What is the sound of modernism?
We invited three music professionals into the world of modernism and in return received three distinct musical reflections on the Modern life! exhibition and its themes.
Timo Kaukolampi, Maria Veitola and Matti Nives each compiled a playlist based on the exhibition. Take a listen before or after the show, or bring your headphones and dive into modern life through the playlists while discovering the exhibition.
The playlists have been compiled in collaboration with Radio Helsinki. In order to access the playlists, you will need the Spotify application and a playback device to support it.

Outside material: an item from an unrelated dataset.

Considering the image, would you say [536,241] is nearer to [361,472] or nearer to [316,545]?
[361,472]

Musician, producer and DJ Timo Kaukolampi
Finns are made of wood, metal, concrete, wool, Koskenkorva, coffee, bits and know-how. “We are forest monkeys from the land of eskimos”, yet this does not stop us from dreaming, from planning, nor from making art – on the contrary. Our mind is pure and free of influence. We aim to be urban beings, although we crawled out of a muddy pit just a moment ago and we have the soul of elves. My grandparents were smut-faced peasants and here we are now, touring the world enlightening people on what is stylish and beautiful for the eyes and ears. We are pure and innocent.
I compiled a playlist of Finnish music in a fitting collision of jovial experimentalism and a gullible, transcendental worship of aesthetics.

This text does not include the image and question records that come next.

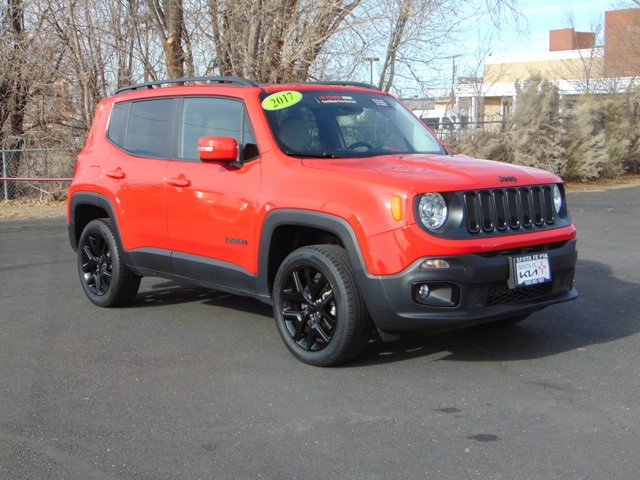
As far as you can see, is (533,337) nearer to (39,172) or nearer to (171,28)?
(171,28)

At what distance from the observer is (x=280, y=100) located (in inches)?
242

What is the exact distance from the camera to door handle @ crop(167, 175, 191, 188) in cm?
631

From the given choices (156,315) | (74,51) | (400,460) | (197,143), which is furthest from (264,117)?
(74,51)

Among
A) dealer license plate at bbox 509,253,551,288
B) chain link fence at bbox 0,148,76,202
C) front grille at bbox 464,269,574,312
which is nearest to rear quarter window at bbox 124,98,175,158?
front grille at bbox 464,269,574,312

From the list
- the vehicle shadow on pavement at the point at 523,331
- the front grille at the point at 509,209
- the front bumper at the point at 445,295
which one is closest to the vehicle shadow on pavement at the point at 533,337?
the vehicle shadow on pavement at the point at 523,331

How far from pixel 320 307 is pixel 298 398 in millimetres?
741

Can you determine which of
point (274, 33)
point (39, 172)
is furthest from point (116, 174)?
point (39, 172)

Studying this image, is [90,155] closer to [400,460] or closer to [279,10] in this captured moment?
[400,460]

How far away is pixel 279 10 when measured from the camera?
52.0ft

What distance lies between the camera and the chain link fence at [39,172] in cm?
1794

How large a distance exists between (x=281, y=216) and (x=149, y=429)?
69.7 inches

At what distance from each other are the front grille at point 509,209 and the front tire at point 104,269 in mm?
3344

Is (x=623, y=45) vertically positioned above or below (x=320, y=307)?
above

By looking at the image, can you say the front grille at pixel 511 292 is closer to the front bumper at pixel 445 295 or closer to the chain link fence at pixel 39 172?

I hope you enjoy these tunes!
Radio Helsinki’s Content Director Maria Veitola
I hate explanations. To put simply: this is a playlist inspired by the exhibition that I want to share with you. The exhibition and the selection of tracks trigger certain thoughts and feelings in my head. In your head, they may trigger the same thoughts and feelings, or something completely different. In any case, have a listen and let your thoughts wander. That’s the best and most important thing.

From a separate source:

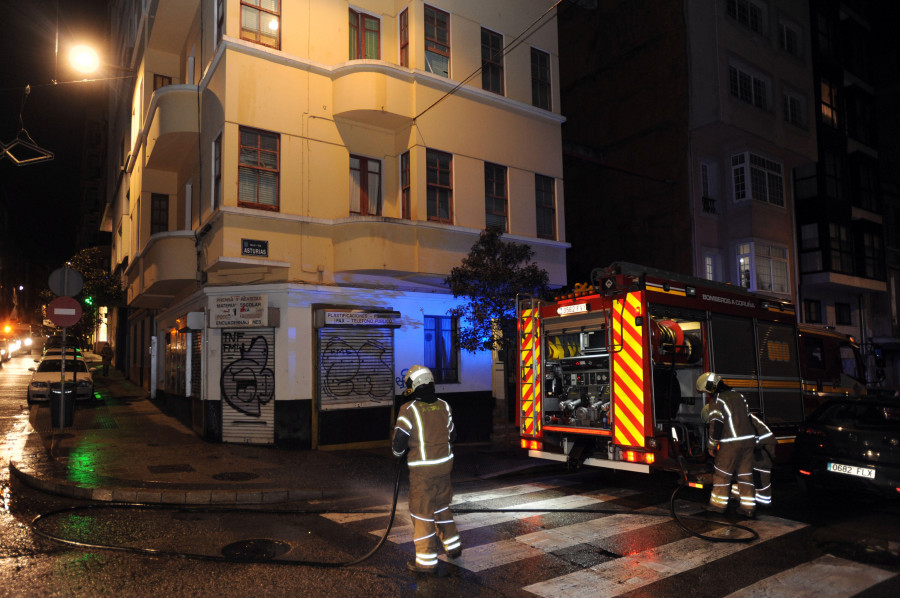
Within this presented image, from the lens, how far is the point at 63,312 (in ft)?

DJ, producer and music journalist Matti Nives
“The modern man is always outside the mainstream.” These were the words of (Finnish cult musician) M.A. Numminen, and I have yet to come across a more accurate and encouraging definition of modernism. I like Numminen’s phrasing particularly for its sense of encouragement.
A modern thinker is bound to be in some kind of contradiction with his or her time. This calls for boldness, but also decisiveness. “People don’t like it now, but they will”, said the free jazz saxophonist Albert Ayler in the 60s, touching the core of the same thinking.
Modernism requires faith, openness, empathy and idealism. What is not yet possible is fantasy, but can soon enough turn into reality – as long as we strive to go forward. The Modern life! exhibition shows concrete examples of a thinking that was way ahead of its time. Viljo Revell never saw the completed outcome of his design for the City Hall of Toronto, but the building was fit to depict sci-fi utopias later on. Luckily the spirit of modernism outlives its physical moderators.
Modern music was a shelter of progressiveness regardless of when and where it was made. The music listener of the 2010s is faced with an enticing sea of music and is free to shovel all the pearls from Spotify through free associations. The borders of eras blur and the next generation sounds, at its best, nothing like the previous, even if it is based on the same forward-looking ideology.
History carries valuable information on the makings of something new. It inspires us to look forward, to live a Modern Life.